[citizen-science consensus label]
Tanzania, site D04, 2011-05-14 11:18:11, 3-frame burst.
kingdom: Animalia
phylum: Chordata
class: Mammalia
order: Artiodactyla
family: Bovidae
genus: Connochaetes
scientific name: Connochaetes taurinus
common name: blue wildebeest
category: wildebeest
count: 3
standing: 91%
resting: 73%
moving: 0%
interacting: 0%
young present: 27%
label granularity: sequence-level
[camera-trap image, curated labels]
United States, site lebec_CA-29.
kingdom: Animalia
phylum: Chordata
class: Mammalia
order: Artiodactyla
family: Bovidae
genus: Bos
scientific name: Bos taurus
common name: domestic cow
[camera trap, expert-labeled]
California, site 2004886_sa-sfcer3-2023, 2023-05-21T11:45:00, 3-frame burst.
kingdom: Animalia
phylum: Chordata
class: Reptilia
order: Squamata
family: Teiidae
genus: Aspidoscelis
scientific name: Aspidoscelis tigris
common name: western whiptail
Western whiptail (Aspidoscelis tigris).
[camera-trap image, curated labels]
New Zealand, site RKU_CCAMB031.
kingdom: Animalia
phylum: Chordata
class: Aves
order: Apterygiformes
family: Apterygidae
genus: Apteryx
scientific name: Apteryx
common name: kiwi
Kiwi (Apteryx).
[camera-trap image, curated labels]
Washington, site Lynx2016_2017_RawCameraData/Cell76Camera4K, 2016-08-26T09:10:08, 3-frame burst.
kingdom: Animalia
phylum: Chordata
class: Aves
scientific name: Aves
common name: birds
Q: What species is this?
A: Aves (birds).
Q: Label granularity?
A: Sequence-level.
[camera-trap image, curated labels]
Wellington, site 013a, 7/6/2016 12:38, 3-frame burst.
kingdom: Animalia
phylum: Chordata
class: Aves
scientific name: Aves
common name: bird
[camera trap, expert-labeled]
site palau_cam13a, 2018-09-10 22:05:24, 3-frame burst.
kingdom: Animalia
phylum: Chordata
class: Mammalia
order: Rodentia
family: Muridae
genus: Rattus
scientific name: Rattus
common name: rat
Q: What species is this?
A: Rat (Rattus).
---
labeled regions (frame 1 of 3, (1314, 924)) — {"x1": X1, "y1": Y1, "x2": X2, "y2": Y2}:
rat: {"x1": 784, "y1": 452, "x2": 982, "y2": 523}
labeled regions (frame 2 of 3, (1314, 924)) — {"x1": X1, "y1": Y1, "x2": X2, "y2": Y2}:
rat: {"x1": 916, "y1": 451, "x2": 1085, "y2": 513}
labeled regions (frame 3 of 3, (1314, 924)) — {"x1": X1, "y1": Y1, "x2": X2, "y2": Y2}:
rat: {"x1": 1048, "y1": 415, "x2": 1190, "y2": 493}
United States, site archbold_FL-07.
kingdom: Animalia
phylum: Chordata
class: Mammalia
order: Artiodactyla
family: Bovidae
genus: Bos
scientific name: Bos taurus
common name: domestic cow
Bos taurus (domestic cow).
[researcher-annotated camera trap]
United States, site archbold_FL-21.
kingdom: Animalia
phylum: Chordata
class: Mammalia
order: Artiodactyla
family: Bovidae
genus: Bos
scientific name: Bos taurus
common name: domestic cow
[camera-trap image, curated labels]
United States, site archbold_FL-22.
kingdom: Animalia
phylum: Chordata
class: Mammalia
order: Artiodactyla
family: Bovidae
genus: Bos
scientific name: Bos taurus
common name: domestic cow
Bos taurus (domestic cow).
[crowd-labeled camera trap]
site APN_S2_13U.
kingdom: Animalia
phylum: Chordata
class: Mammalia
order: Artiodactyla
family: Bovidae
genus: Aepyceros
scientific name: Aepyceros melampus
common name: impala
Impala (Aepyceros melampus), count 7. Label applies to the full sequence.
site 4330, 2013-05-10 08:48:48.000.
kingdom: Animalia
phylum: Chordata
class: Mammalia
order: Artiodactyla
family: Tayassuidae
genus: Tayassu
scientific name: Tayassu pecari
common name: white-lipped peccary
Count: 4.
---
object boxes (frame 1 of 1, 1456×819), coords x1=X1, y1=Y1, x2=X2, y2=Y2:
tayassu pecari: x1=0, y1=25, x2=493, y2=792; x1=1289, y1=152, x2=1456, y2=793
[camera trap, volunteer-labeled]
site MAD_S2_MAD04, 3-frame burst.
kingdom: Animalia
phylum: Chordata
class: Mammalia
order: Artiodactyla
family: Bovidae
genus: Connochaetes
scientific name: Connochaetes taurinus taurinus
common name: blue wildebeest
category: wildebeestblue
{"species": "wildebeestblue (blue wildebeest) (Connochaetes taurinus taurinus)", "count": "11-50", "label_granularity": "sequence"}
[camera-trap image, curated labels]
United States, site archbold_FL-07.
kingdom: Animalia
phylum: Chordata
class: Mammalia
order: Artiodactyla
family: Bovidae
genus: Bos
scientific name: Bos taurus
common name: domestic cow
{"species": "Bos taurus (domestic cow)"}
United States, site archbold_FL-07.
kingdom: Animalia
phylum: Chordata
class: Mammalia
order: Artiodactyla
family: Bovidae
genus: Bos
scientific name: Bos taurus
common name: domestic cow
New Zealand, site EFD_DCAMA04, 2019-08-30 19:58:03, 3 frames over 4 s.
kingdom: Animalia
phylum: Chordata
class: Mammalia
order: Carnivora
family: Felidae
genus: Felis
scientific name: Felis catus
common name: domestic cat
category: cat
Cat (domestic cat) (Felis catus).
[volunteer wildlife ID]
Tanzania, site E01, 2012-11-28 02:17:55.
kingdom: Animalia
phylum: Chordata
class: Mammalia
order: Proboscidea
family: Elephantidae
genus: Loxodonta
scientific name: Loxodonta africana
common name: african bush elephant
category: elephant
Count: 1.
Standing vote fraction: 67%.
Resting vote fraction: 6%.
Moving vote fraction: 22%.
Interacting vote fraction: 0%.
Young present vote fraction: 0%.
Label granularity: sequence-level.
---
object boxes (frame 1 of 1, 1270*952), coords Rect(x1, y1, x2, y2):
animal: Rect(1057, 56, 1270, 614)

========

**Task directions:** Reproduce the data verbatim, line for line.

**Your response:**
[citizen-science consensus label]
Tanzania, site D04, 2011-05-14 11:18:11, 3-frame burst.
kingdom: Animalia
phylum: Chordata
class: Mammalia
order: Artiodactyla
family: Bovidae
genus: Connochaetes
scientific name: Connochaetes taurinus
common name: blue wildebeest
category: wildebeest
count: 3
standing: 91%
resting: 73%
moving: 0%
interacting: 0%
young present: 27%
label granularity: sequence-level
[camera-trap image, curated labels]
United States, site lebec_CA-29.
kingdom: Animalia
phylum: Chordata
class: Mammalia
order: Artiodactyla
family: Bovidae
genus: Bos
scientific name: Bos taurus
common name: domestic cow
[camera trap, expert-labeled]
California, site 2004886_sa-sfcer3-2023, 2023-05-21T11:45:00, 3-frame burst.
kingdom: Animalia
phylum: Chordata
class: Reptilia
order: Squamata
family: Teiidae
genus: Aspidoscelis
scientific name: Aspidoscelis tigris
common name: western whiptail
Western whiptail (Aspidoscelis tigris).
[camera-trap image, curated labels]
New Zealand, site RKU_CCAMB031.
kingdom: Animalia
phylum: Chordata
class: Aves
order: Apterygiformes
family: Apterygidae
genus: Apteryx
scientific name: Apteryx
common name: kiwi
Kiwi (Apteryx).
[camera-trap image, curated labels]
Washington, site Lynx2016_2017_RawCameraData/Cell76Camera4K, 2016-08-26T09:10:08, 3-frame burst.
kingdom: Animalia
phylum: Chordata
class: Aves
scientific name: Aves
common name: birds
Q: What species is this?
A: Aves (birds).
Q: Label granularity?
A: Sequence-level.
[camera-trap image, curated labels]
Wellington, site 013a, 7/6/2016 12:38, 3-frame burst.
kingdom: Animalia
phylum: Chordata
class: Aves
scientific name: Aves
common name: bird
[camera trap, expert-labeled]
site palau_cam13a, 2018-09-10 22:05:24, 3-frame burst.
kingdom: Animalia
phylum: Chordata
class: Mammalia
order: Rodentia
family: Muridae
genus: Rattus
scientific name: Rattus
common name: rat
Q: What species is this?
A: Rat (Rattus).
---
labeled regions (frame 1 of 3, (1314, 924)) — {"x1": X1, "y1": Y1, "x2": X2, "y2": Y2}:
rat: {"x1": 784, "y1": 452, "x2": 982, "y2": 523}
labeled regions (frame 2 of 3, (1314, 924)) — {"x1": X1, "y1": Y1, "x2": X2, "y2": Y2}:
rat: {"x1": 916, "y1": 451, "x2": 1085, "y2": 513}
labeled regions (frame 3 of 3, (1314, 924)) — {"x1": X1, "y1": Y1, "x2": X2, "y2": Y2}:
rat: {"x1": 1048, "y1": 415, "x2": 1190, "y2": 493}
United States, site archbold_FL-07.
kingdom: Animalia
phylum: Chordata
class: Mammalia
order: Artiodactyla
family: Bovidae
genus: Bos
scientific name: Bos taurus
common name: domestic cow
Bos taurus (domestic cow).
[researcher-annotated camera trap]
United States, site archbold_FL-21.
kingdom: Animalia
phylum: Chordata
class: Mammalia
order: Artiodactyla
family: Bovidae
genus: Bos
scientific name: Bos taurus
common name: domestic cow
[camera-trap image, curated labels]
United States, site archbold_FL-22.
kingdom: Animalia
phylum: Chordata
class: Mammalia
order: Artiodactyla
family: Bovidae
genus: Bos
scientific name: Bos taurus
common name: domestic cow
Bos taurus (domestic cow).
[crowd-labeled camera trap]
site APN_S2_13U.
kingdom: Animalia
phylum: Chordata
class: Mammalia
order: Artiodactyla
family: Bovidae
genus: Aepyceros
scientific name: Aepyceros melampus
common name: impala
Impala (Aepyceros melampus), count 7. Label applies to the full sequence.
site 4330, 2013-05-10 08:48:48.000.
kingdom: Animalia
phylum: Chordata
class: Mammalia
order: Artiodactyla
family: Tayassuidae
genus: Tayassu
scientific name: Tayassu pecari
common name: white-lipped peccary
Count: 4.
---
object boxes (frame 1 of 1, 1456×819), coords x1=X1, y1=Y1, x2=X2, y2=Y2:
tayassu pecari: x1=0, y1=25, x2=493, y2=792; x1=1289, y1=152, x2=1456, y2=793
[camera trap, volunteer-labeled]
site MAD_S2_MAD04, 3-frame burst.
kingdom: Animalia
phylum: Chordata
class: Mammalia
order: Artiodactyla
family: Bovidae
genus: Connochaetes
scientific name: Connochaetes taurinus taurinus
common name: blue wildebeest
category: wildebeestblue
{"species": "wildebeestblue (blue wildebeest) (Connochaetes taurinus taurinus)", "count": "11-50", "label_granularity": "sequence"}
[camera-trap image, curated labels]
United States, site archbold_FL-07.
kingdom: Animalia
phylum: Chordata
class: Mammalia
order: Artiodactyla
family: Bovidae
genus: Bos
scientific name: Bos taurus
common name: domestic cow
{"species": "Bos taurus (domestic cow)"}
United States, site archbold_FL-07.
kingdom: Animalia
phylum: Chordata
class: Mammalia
order: Artiodactyla
family: Bovidae
genus: Bos
scientific name: Bos taurus
common name: domestic cow
New Zealand, site EFD_DCAMA04, 2019-08-30 19:58:03, 3 frames over 4 s.
kingdom: Animalia
phylum: Chordata
class: Mammalia
order: Carnivora
family: Felidae
genus: Felis
scientific name: Felis catus
common name: domestic cat
category: cat
Cat (domestic cat) (Felis catus).
[volunteer wildlife ID]
Tanzania, site E01, 2012-11-28 02:17:55.
kingdom: Animalia
phylum: Chordata
class: Mammalia
order: Proboscidea
family: Elephantidae
genus: Loxodonta
scientific name: Loxodonta africana
common name: african bush elephant
category: elephant
Count: 1.
Standing vote fraction: 67%.
Resting vote fraction: 6%.
Moving vote fraction: 22%.
Interacting vote fraction: 0%.
Young present vote fraction: 0%.
Label granularity: sequence-level.
---
object boxes (frame 1 of 1, 1270*952), coords Rect(x1, y1, x2, y2):
animal: Rect(1057, 56, 1270, 614)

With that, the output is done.